LONDON - The Chinese Communist party is using social media influencers from troubled regions like Xinjiang, Tibet and Inner Mongolia to whitewash human rights abuses through an increasingly sophisticated propaganda campaign, a report has claimed and cited by The London-based Guardian.

The report published on Thursday by the Australian Strategic Policy Institute (ASPI), described the videos by “frontier influencers” as a growing part of Beijing’s “propaganda arsenal”.

Under the increasingly authoritarian rule of Xi Jinping, the CCP’s oppression of ethnic minorities has worsened, with major crackdowns in Xinjiang, Tibet and Inner Mongolia. Global condemnation has mounted, with a recent United Nations report finding there was a likelihood it was committing crimes against humanity in Xinjiang. The Chinese government has vociferously denied accusations it has detained an estimated 1 million people in re-education camps and suppressed religious and cultural activities, saying the policies are to counter extremism and alleviate poverty.

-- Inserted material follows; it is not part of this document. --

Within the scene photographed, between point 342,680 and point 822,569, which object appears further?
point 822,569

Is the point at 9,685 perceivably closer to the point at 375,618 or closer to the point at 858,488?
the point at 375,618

The report examined about 1,700 videos created by 18 popular YouTube accounts each with between 2,000 and 200,000 followers over the last few years. It said the videos were mostly hosted by young women from ethnic minority communities, sharing mostly positive lifestyle content and presenting Xinjiang and other regions as happy and stable. Some videos explicitly attack western critics, including one showing the influencer speaking at one of the foreign press conferences organised by the CCP in recent years to deny accusations.

“Xinjiang is the same as other places in China,” a Uyghur influencer says in one video. “People live and work in peace and happiness. There is no genocide and no forced labour … People from all over the world are welcome to Xinjiang.”